Would you please copy all of the data exactly, skipping the images?

**Supplied data:**
>>

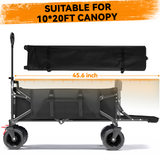 Collapsible Camping Garden Wagon for 10x20ft Canopy, All-Terrain Tank Wheels for Camping, Sports, Shopping, Beach, Support Up to 330lbs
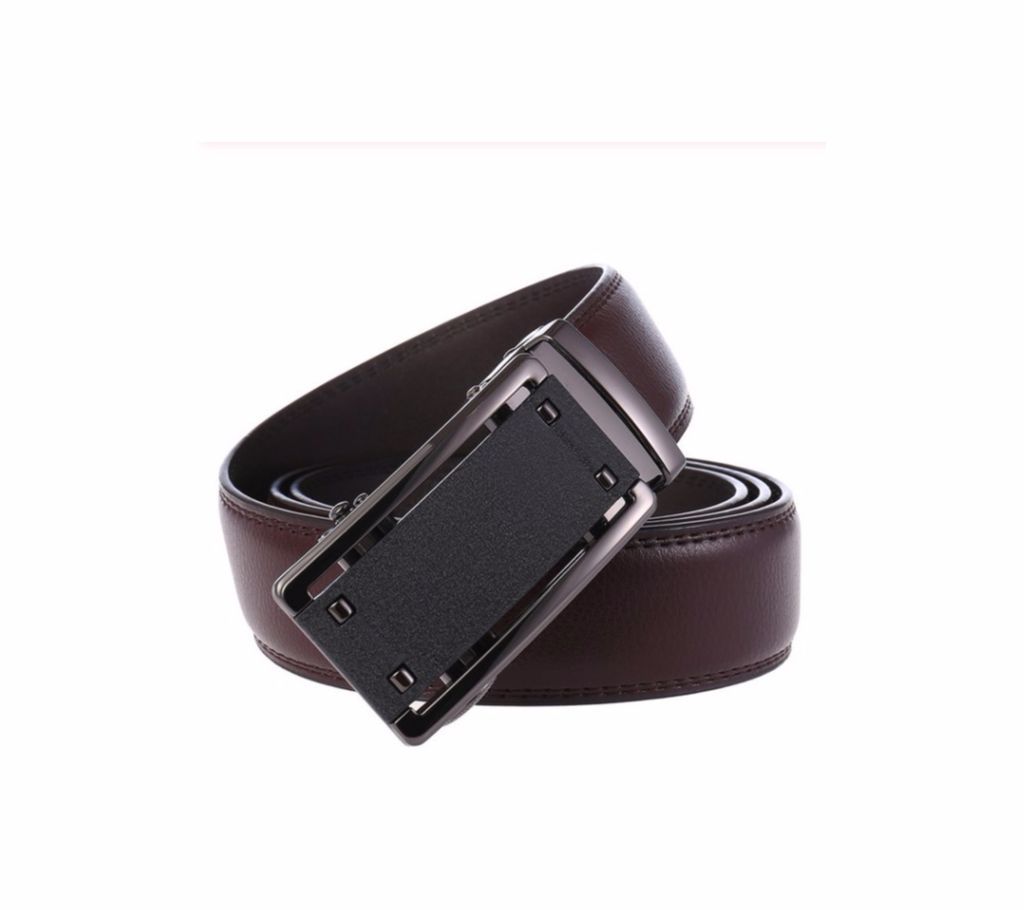 3.5cm Wide Brown Genuine Leather Belt  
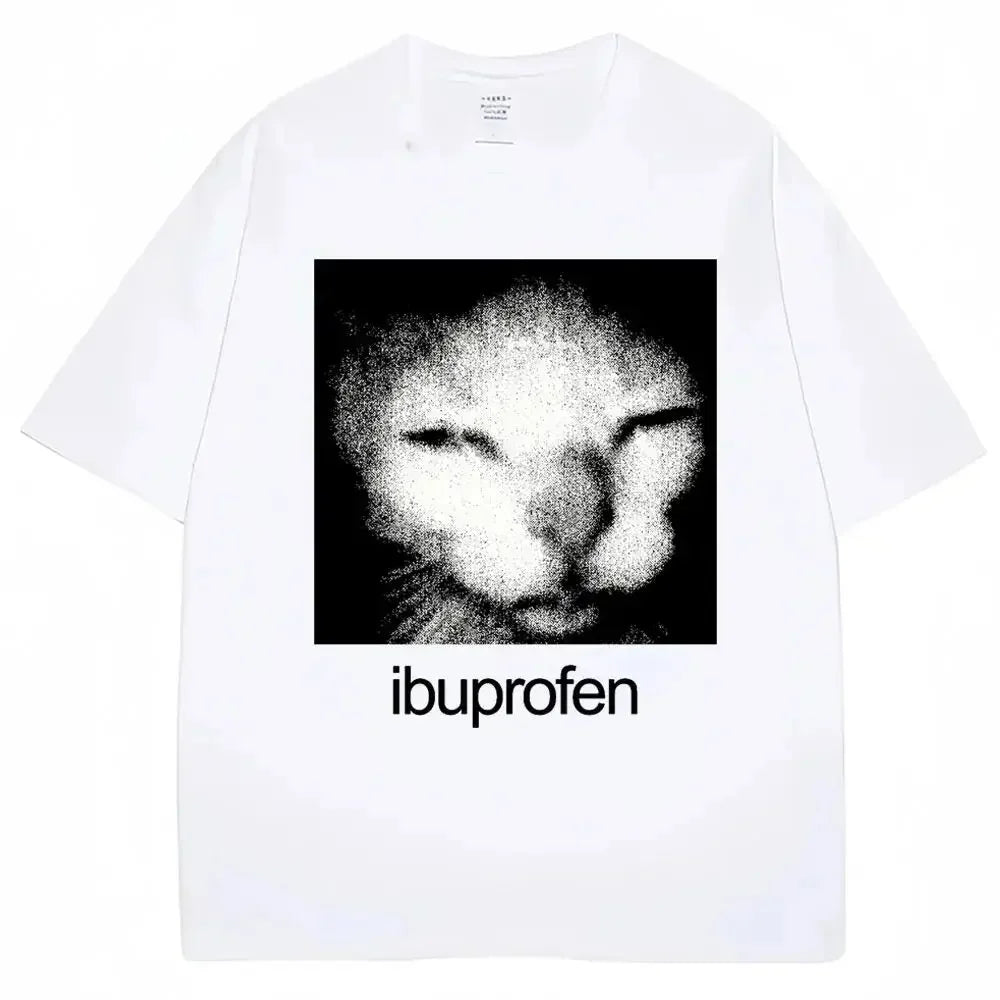 2026 New Design - Fun Ibuprofen Cat Emoticon T-Shirt - Humorous and Fashionable - Cotton Printed Casual T-Shirt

<<

**Solution to the problem:**
 Collapsible Camping Garden Wagon for 10x20ft Canopy, All-Terrain Tank Wheels for Camping, Sports, Shopping, Beach, Support Up to 330lbs
 3.5cm Wide Brown Genuine Leather Belt  
 2026 New Design - Fun Ibuprofen Cat Emoticon T-Shirt - Humorous and Fashionable - Cotton Printed Casual T-Shirt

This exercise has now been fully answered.